Recently, President Obama has called for a review of Florida’s controversial “Stand Your Ground” law, which removes a “duty to retreat” and allows one to use force, including deadly force, in a public place if one reasonably fears for his/her life.
But, according to an article in the Washington Times, when Obama was a state senator in Illinois, he voted to expand the state’s SYG law. Before one examines the validity of that claim, perhaps it’s best to revisit what the president said last Friday about SYG.
“It may be useful for us to examine some state and local laws to see if they are designed in such a way that they may encourage the kinds of altercations, confrontations, and tragedies as we saw in the Florida case, rather than diffuse potential altercations,” Obama said.
Obama went on to acknowledge that SYG was not explicitly mentioned during the Zimmerman trial, which ended with the acquittal of the neighborhood watch volunteer who fatally shot 17-year-old Trayvon Martin, but said that the self-defense law should still be examined because the message it sends to society.
“If we’re sending a message as a society in our communities that someone who is armed has a right to use those firearms even if there’s a way for them to exit from the situation, is that really going to be contributing to the kind of peace and security and order that we’d like to see?”
He then posed the question of whether Martin would have been justified in shooting Zimmerman if he had felt threatened when Zimmerman followed him in a car, concluding that “if the answer to that question is at least ambiguous, then it seems to me that we might want to examine those kinds of laws.”
So, it’s pretty clear that Obama has a problem with the SYG law, which would make him a hypocrite if he did vote to expand Illinois’s “Stand Your Ground” law — so, did he?
The short answer is: yes. But there’s way more to the story, so it’s not a clear-cut case of hypocrisy and/or flip-flopping.
In 2004, Obama voted for S.B. 2386, a bill that would shield a person who “was attacked from being sued in civil court by perpetrators or their estates when a ’stand your ground’ defense is used in protecting his or her person, dwelling or other property,” as the Illinois Review noted.
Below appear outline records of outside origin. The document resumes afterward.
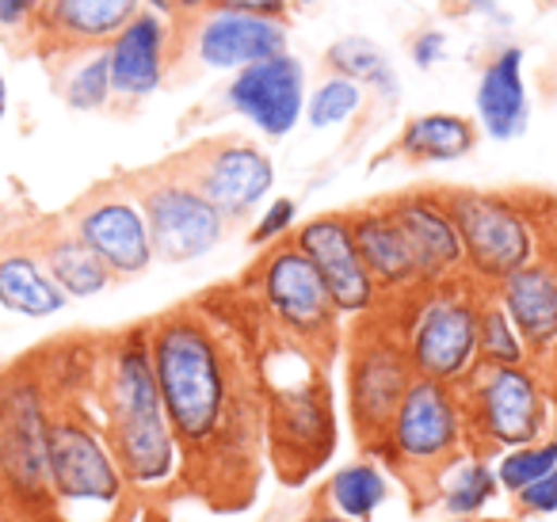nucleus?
Listing matches in <instances>:
<instances>
[{
    "instance_id": "38",
    "label": "nucleus",
    "mask_w": 557,
    "mask_h": 522,
    "mask_svg": "<svg viewBox=\"0 0 557 522\" xmlns=\"http://www.w3.org/2000/svg\"><path fill=\"white\" fill-rule=\"evenodd\" d=\"M409 58L417 70H435V65L447 58V32H440V27H428V32H417L409 42Z\"/></svg>"
},
{
    "instance_id": "4",
    "label": "nucleus",
    "mask_w": 557,
    "mask_h": 522,
    "mask_svg": "<svg viewBox=\"0 0 557 522\" xmlns=\"http://www.w3.org/2000/svg\"><path fill=\"white\" fill-rule=\"evenodd\" d=\"M485 286H478L470 275L450 278L440 286H417L412 294L397 301H386V313L394 321L397 336L405 344L417 377L440 385H462L478 359V316Z\"/></svg>"
},
{
    "instance_id": "8",
    "label": "nucleus",
    "mask_w": 557,
    "mask_h": 522,
    "mask_svg": "<svg viewBox=\"0 0 557 522\" xmlns=\"http://www.w3.org/2000/svg\"><path fill=\"white\" fill-rule=\"evenodd\" d=\"M470 446L481 458L516 450L549 431L554 389L539 370L527 366H478L458 385Z\"/></svg>"
},
{
    "instance_id": "15",
    "label": "nucleus",
    "mask_w": 557,
    "mask_h": 522,
    "mask_svg": "<svg viewBox=\"0 0 557 522\" xmlns=\"http://www.w3.org/2000/svg\"><path fill=\"white\" fill-rule=\"evenodd\" d=\"M225 108L256 126L263 138H287L306 115V65L290 50H283L248 70H237L225 85Z\"/></svg>"
},
{
    "instance_id": "7",
    "label": "nucleus",
    "mask_w": 557,
    "mask_h": 522,
    "mask_svg": "<svg viewBox=\"0 0 557 522\" xmlns=\"http://www.w3.org/2000/svg\"><path fill=\"white\" fill-rule=\"evenodd\" d=\"M50 507L65 522H115L131 481L119 469L111 443L92 420L65 408L50 420Z\"/></svg>"
},
{
    "instance_id": "30",
    "label": "nucleus",
    "mask_w": 557,
    "mask_h": 522,
    "mask_svg": "<svg viewBox=\"0 0 557 522\" xmlns=\"http://www.w3.org/2000/svg\"><path fill=\"white\" fill-rule=\"evenodd\" d=\"M382 504H386V476L374 461H351L336 469L321 492V507L351 522H367Z\"/></svg>"
},
{
    "instance_id": "45",
    "label": "nucleus",
    "mask_w": 557,
    "mask_h": 522,
    "mask_svg": "<svg viewBox=\"0 0 557 522\" xmlns=\"http://www.w3.org/2000/svg\"><path fill=\"white\" fill-rule=\"evenodd\" d=\"M290 4H318V0H290Z\"/></svg>"
},
{
    "instance_id": "20",
    "label": "nucleus",
    "mask_w": 557,
    "mask_h": 522,
    "mask_svg": "<svg viewBox=\"0 0 557 522\" xmlns=\"http://www.w3.org/2000/svg\"><path fill=\"white\" fill-rule=\"evenodd\" d=\"M187 27H191L195 62L207 65V70H218V73L248 70V65L287 50V24H278V20L207 9Z\"/></svg>"
},
{
    "instance_id": "19",
    "label": "nucleus",
    "mask_w": 557,
    "mask_h": 522,
    "mask_svg": "<svg viewBox=\"0 0 557 522\" xmlns=\"http://www.w3.org/2000/svg\"><path fill=\"white\" fill-rule=\"evenodd\" d=\"M111 92L123 103L149 100L169 80V65L176 54V20L153 16L141 9L115 39L108 42Z\"/></svg>"
},
{
    "instance_id": "14",
    "label": "nucleus",
    "mask_w": 557,
    "mask_h": 522,
    "mask_svg": "<svg viewBox=\"0 0 557 522\" xmlns=\"http://www.w3.org/2000/svg\"><path fill=\"white\" fill-rule=\"evenodd\" d=\"M295 240L302 256L313 263V271L325 283L329 298H333L336 313L344 321H359L382 309V294L374 278L367 275L363 260H359L356 237H351V217L344 210H329L295 229Z\"/></svg>"
},
{
    "instance_id": "25",
    "label": "nucleus",
    "mask_w": 557,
Essentially, one could use force, including deadly force, if one reasonably feared for his/her life in a public place and be immune from civil lawsuits. That was the essence of S.B. 2386.
What’s also important to note is that, under the Criminal Code of 1961, Illinois self-defense laws never included a “duty to retreat.” In other words, the laws on the books were primitive versions of the current SYG laws. S.B. 2386 just made clear that one could (a) defend himself beyond the home to protect a family member, real property (other than a dwelling) and personal property and (b) avoid civil lawsuits.
The other important point is that SYG laws are not necessarily weapons related. As Reason.com noted:
Contrary to the implication, “stand your ground” laws are not weapon-specific; they eliminate the duty to retreat for someone attacked in a public place, regardless of how he chooses to defend himself. In fact, a state could recognize a right to stand your ground even while prohibiting people from carrying guns in public. That is what Illinois has done for at least half a century.
So, Obama voted for a law that did indeed strengthen the state’s self-defense laws — though, at the time, the Land of Lincoln outright banned lawful gun owners from carrying a concealed firearm. This is, of course, changing following a federal court ruling that the state’s ban on concealed carry was unconstitutional. In approximately nine months, law-abiding Illinoisans will be allowed to carry a firearm for self-defense outside the home.
S.B. 2386 went on to clear both Democratically controlled chambers, the state House and Senate, by a near unanimous votes. As the National Review noted, at that time Stand Your Ground laws weren’t a partisan issue. They were merely viewed as common sense self-defense laws by both Democrats and Republicans.